Oggi in questa città vuota e quasi silenziosa sembra difficile immaginare la folla, i tamburi scroscianti, le invocazioni dei confrati, la banda a festa che accompagna con marcia trionfale l'uscita del Santo.
Gli applausi, i cellulari in alto per immortalare "a nisciuta", gli abbracci tra chi non si vede da tempo, i saluti di chi vuole certificarne la presenza, il vessillo del comune, il sindaco, l'arciprete, bambini e nonni, famiglie, curiosi, il popolo, dei credenti e la gente di Bagheria tutta: perchè è la festa del Santo, di San Giuseppe, che è si il padre "putativo" di Gesù ma è il patrono della città.

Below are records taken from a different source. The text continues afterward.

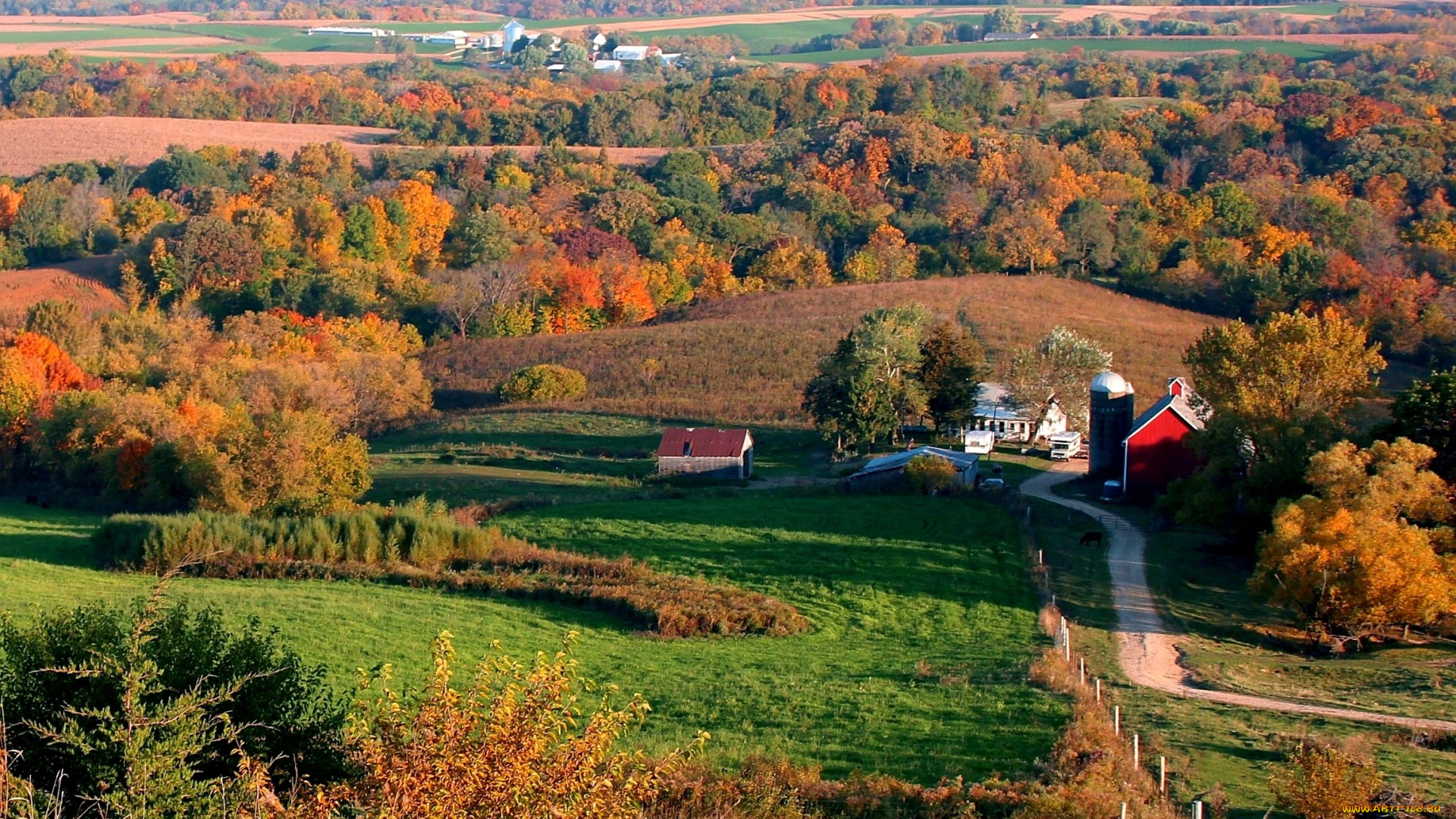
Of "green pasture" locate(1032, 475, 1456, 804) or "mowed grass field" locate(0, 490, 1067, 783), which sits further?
"mowed grass field" locate(0, 490, 1067, 783)

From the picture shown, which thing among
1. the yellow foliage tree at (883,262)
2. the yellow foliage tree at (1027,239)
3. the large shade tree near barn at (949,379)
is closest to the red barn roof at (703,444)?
the large shade tree near barn at (949,379)

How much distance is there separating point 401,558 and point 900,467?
51.1 ft

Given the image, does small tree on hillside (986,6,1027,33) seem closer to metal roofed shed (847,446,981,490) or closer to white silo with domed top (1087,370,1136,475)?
metal roofed shed (847,446,981,490)

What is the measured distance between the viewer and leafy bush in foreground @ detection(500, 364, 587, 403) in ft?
200

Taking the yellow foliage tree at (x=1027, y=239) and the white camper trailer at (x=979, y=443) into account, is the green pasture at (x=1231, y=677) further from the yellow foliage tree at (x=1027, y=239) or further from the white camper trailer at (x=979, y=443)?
the yellow foliage tree at (x=1027, y=239)

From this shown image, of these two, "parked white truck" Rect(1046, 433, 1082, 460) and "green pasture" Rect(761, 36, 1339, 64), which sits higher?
"green pasture" Rect(761, 36, 1339, 64)

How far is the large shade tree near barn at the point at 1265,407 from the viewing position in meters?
31.0

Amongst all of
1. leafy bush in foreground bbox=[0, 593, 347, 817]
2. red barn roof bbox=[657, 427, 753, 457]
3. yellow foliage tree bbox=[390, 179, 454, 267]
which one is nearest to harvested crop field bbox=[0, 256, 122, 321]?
yellow foliage tree bbox=[390, 179, 454, 267]

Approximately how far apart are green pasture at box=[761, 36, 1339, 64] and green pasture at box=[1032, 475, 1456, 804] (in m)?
121

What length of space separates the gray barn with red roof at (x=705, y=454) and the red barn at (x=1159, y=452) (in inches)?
464

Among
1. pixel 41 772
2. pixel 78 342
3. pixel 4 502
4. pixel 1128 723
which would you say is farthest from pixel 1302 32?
pixel 41 772

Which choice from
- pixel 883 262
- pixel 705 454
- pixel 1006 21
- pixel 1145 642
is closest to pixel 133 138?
pixel 883 262

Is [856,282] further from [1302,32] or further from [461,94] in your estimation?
[1302,32]

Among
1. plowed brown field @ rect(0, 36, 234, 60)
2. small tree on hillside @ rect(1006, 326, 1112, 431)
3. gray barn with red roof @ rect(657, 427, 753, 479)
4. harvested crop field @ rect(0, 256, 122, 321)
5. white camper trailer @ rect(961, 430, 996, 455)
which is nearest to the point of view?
gray barn with red roof @ rect(657, 427, 753, 479)
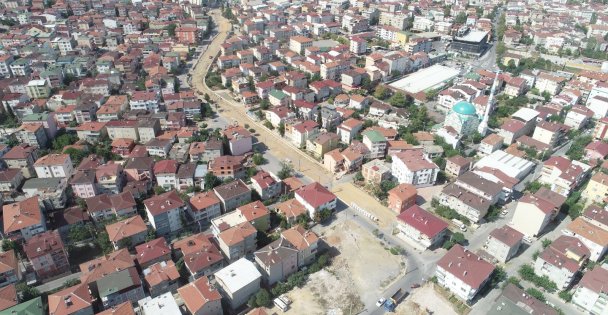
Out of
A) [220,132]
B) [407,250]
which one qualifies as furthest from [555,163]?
[220,132]

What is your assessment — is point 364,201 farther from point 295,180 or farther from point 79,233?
point 79,233

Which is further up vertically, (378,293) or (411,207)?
(411,207)

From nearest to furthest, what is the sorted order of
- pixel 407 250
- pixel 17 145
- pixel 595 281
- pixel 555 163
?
1. pixel 595 281
2. pixel 407 250
3. pixel 555 163
4. pixel 17 145

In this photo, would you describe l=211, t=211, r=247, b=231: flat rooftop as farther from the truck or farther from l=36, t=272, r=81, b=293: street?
the truck

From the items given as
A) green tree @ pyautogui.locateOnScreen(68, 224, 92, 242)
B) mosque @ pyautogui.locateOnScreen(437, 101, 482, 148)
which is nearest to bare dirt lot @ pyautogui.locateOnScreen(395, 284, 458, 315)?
mosque @ pyautogui.locateOnScreen(437, 101, 482, 148)

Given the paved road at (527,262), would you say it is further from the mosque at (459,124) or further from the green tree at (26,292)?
the green tree at (26,292)

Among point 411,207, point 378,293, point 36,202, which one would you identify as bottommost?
point 378,293

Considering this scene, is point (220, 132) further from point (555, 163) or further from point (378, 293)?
point (555, 163)
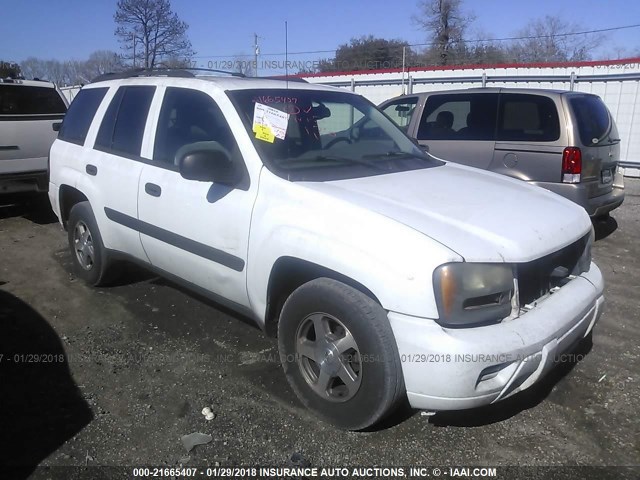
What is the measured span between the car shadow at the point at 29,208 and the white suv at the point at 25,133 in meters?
0.49

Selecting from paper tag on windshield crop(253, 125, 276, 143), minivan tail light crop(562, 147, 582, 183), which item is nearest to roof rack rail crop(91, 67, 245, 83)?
paper tag on windshield crop(253, 125, 276, 143)

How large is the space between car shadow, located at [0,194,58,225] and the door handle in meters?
4.54

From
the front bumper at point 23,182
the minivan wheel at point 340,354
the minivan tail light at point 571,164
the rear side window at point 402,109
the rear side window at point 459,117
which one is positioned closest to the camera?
the minivan wheel at point 340,354

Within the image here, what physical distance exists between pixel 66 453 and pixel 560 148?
5.52m

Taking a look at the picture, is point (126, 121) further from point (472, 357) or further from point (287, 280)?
point (472, 357)

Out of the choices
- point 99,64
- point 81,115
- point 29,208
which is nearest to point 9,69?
point 99,64

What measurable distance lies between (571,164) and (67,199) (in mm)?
5228

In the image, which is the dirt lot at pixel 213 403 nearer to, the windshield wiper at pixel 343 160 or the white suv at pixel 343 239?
the white suv at pixel 343 239

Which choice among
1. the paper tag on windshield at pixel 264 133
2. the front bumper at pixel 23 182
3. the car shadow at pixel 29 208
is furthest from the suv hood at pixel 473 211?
the car shadow at pixel 29 208

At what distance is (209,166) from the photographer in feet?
10.5

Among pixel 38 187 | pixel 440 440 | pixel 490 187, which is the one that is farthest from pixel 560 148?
pixel 38 187

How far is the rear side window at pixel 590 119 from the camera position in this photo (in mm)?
6125

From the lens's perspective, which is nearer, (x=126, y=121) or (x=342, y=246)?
(x=342, y=246)

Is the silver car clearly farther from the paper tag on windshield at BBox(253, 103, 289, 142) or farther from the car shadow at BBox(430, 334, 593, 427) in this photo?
the car shadow at BBox(430, 334, 593, 427)
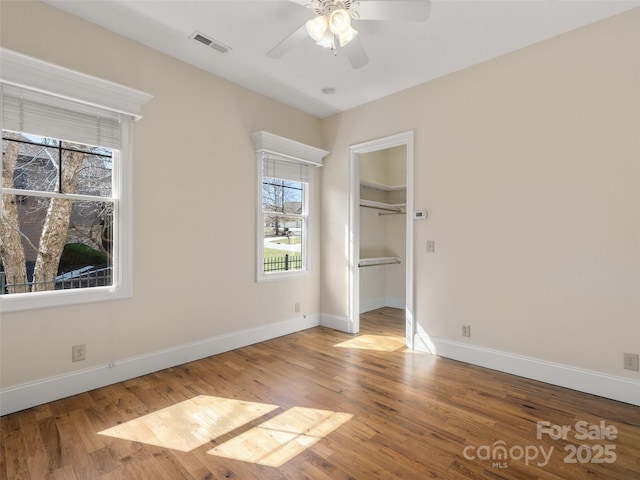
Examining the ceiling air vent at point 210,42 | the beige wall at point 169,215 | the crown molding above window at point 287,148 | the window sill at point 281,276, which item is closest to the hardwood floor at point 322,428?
the beige wall at point 169,215

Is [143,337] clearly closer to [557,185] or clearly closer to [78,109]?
[78,109]

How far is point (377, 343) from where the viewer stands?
3857 mm

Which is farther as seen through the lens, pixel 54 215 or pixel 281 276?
pixel 281 276

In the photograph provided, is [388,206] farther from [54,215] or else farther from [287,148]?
[54,215]

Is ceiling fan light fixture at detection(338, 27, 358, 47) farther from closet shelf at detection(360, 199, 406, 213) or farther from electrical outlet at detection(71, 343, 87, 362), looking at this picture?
closet shelf at detection(360, 199, 406, 213)

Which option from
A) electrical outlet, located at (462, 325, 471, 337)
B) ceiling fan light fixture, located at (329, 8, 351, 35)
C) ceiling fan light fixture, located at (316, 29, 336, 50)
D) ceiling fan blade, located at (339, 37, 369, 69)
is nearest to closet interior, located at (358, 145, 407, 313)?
electrical outlet, located at (462, 325, 471, 337)

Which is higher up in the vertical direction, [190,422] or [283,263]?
[283,263]

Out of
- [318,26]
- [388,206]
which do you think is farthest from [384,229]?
[318,26]

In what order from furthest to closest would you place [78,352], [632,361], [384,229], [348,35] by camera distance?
1. [384,229]
2. [78,352]
3. [632,361]
4. [348,35]

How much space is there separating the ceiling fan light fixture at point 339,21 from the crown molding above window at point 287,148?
1872 mm

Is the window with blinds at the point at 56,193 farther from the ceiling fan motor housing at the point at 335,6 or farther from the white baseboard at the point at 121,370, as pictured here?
the ceiling fan motor housing at the point at 335,6

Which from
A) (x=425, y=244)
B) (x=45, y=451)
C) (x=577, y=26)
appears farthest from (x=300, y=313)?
(x=577, y=26)

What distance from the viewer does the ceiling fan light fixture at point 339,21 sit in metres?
1.90

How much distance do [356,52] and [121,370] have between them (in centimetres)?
322
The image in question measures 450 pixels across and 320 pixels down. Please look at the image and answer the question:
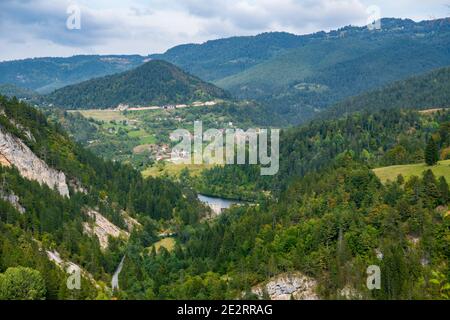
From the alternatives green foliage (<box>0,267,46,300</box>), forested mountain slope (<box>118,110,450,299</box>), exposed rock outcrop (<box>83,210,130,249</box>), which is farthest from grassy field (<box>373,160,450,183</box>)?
green foliage (<box>0,267,46,300</box>)

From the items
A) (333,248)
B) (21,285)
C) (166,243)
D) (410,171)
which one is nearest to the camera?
(21,285)

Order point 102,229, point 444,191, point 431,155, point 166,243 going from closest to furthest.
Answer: point 444,191, point 431,155, point 102,229, point 166,243

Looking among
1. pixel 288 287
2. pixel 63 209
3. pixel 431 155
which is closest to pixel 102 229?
pixel 63 209

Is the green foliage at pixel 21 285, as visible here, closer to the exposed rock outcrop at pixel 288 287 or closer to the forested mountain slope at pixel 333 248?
the forested mountain slope at pixel 333 248

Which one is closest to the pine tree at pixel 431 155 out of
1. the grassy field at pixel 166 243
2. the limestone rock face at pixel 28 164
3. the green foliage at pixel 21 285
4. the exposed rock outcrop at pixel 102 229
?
the grassy field at pixel 166 243

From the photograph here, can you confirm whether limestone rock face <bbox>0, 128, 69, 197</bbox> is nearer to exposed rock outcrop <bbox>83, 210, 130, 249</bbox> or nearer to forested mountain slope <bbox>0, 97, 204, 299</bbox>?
forested mountain slope <bbox>0, 97, 204, 299</bbox>

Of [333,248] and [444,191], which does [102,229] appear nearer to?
[333,248]

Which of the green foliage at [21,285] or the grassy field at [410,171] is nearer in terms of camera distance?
the green foliage at [21,285]
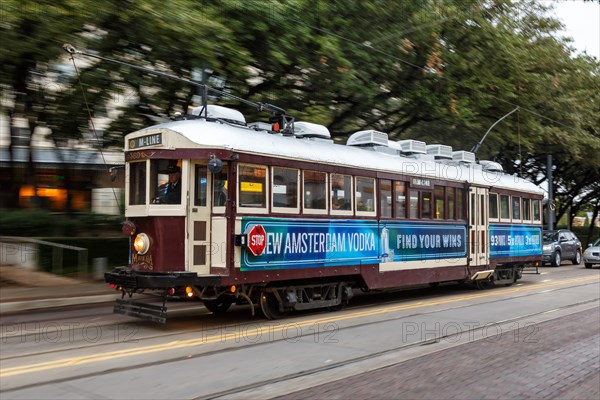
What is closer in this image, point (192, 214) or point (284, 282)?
point (192, 214)

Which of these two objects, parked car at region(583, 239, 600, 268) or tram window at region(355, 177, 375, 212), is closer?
tram window at region(355, 177, 375, 212)

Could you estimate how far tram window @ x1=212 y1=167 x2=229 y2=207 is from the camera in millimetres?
9488

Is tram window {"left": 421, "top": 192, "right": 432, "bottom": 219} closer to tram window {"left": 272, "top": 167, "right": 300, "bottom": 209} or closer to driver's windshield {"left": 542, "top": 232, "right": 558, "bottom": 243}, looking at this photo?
tram window {"left": 272, "top": 167, "right": 300, "bottom": 209}

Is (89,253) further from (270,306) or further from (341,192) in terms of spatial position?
(341,192)

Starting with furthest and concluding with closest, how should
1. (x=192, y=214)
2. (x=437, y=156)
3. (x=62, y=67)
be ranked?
(x=437, y=156) → (x=62, y=67) → (x=192, y=214)

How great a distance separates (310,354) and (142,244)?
3424mm

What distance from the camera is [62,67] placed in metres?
13.5

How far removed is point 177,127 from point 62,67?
5548 mm

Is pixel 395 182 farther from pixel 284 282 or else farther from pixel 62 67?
pixel 62 67

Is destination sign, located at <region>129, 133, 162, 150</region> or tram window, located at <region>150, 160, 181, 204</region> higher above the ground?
destination sign, located at <region>129, 133, 162, 150</region>

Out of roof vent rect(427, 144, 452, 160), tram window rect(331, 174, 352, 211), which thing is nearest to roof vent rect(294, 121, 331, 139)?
tram window rect(331, 174, 352, 211)

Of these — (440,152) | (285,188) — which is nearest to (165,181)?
(285,188)

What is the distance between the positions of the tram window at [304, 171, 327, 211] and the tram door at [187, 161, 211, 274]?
2.02m

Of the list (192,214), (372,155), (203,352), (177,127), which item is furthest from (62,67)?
(203,352)
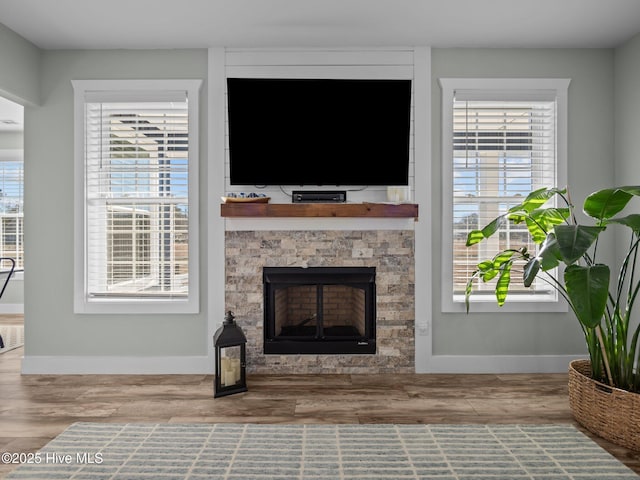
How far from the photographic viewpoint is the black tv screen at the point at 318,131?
11.4 feet

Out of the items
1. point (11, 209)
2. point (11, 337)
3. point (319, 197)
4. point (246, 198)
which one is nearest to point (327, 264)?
point (319, 197)

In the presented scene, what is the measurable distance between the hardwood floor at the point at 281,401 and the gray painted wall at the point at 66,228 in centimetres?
26

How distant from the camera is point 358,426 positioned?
2.61 m

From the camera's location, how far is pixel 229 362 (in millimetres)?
3195

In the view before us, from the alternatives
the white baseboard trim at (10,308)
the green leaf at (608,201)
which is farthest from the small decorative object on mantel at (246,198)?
the white baseboard trim at (10,308)

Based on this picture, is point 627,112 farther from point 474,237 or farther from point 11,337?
point 11,337

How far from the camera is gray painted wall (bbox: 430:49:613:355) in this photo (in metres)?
3.61

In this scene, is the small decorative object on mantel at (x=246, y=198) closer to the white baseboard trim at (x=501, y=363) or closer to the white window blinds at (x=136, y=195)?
the white window blinds at (x=136, y=195)

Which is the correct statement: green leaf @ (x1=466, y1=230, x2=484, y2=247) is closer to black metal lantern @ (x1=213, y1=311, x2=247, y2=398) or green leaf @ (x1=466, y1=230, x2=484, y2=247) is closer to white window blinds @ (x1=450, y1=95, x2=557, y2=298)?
white window blinds @ (x1=450, y1=95, x2=557, y2=298)

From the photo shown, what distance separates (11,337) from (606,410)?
536 centimetres

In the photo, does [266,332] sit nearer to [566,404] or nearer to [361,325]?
[361,325]

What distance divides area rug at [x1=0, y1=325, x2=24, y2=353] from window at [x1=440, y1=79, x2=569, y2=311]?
4.11 metres

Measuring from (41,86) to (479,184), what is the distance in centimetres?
353

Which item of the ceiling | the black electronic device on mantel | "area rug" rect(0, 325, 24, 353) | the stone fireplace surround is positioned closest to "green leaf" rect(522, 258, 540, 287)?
the stone fireplace surround
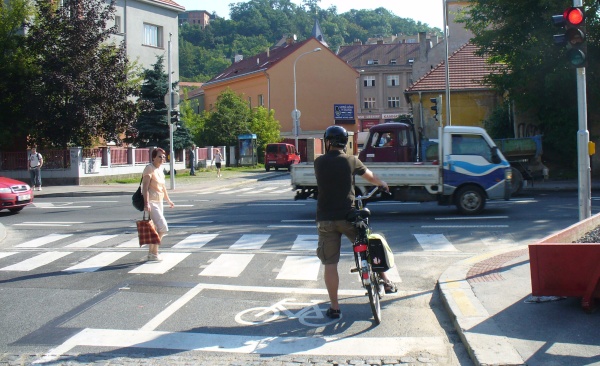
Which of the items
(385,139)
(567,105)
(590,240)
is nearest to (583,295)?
(590,240)

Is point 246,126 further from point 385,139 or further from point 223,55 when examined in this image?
point 223,55

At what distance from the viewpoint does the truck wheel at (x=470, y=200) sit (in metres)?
16.1

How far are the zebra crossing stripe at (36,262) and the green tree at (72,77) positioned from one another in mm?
19604

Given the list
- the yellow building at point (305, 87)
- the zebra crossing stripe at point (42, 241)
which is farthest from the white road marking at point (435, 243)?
the yellow building at point (305, 87)

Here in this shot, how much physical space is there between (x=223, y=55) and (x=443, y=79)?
99.0m

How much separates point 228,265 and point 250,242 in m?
2.38

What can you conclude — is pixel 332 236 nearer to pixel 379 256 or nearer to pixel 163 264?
pixel 379 256

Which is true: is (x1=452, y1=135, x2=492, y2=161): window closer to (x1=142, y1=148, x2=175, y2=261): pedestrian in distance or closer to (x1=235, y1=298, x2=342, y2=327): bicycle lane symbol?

San Giuseppe rappresenta la città, la tradizione, la storia, l'identità di questa nostra comunità. San Giuseppe è custode dei nostri ricordi, dei ricordi dei nostri nonni, a San Giuseppe ricolleghiamo la nostra infanzia, gli odori, i sapori, gli sguardi di un tempo che fu. Ogni volta che San Giuseppe varca la soglia della "Matrice", ogni volta è come tornare bambini, ogni volta è come se fosse la prima volta, ogni volta ci riconosciamo parte di una stessa comunità, di quel villaggio di delizie che però oggi vive un momento di preoccupazione e di sconforto.
Oggi niente folla, niente pane, nessun spintone per accaparrarsene anche un pezzetto da portare a casa, niente alborate, niente musiche e tamburi, niente baci e abbracci, niente. Piazza vuota e silenzio. Forse è il momento giusto -perchè meno distratti - di alzare la testa e guardare con attenzione quel simulacro. Un anziano padre barbuto, artigiano, che tiene in braccio un bimbo, il figlio, suo figlio. Eppure tra loro c'è una relazione particolare, speciale.
È un gioco di sguardi il loro, una forte intimità scaturita da una semplice e filiale carezza, il bimbo sembra quasi toccare la sua barba. Una storia complessa, per certi aspetti surreale, mitica, incomprensibile che ci dice una cosa semplicissima. Non é una questione di sangue, di legami naturali e legali, ma solo di amore. Amore di un padre che si prende cura di un figlio, indifeso, innocente.
Ecco San Giuseppe, tu che sei padre, prenditi cura di questa città, indifesa, preoccupata, impaurita, guarda questi tuoi figli impreparati, confusi, allarmati e disarmati. La paura non prenda il sopravvento, la preoccupazione non spenga la speranza, l'incertezza non ci spinga alla rassegnazione, l'allarmismo non ci induca all'egoismo. Anzi proprio in questo momento di sconforto, è la solidarietà che ci rende più forti, anche se privi di abbracci, rendici più comunità, rendici più umani.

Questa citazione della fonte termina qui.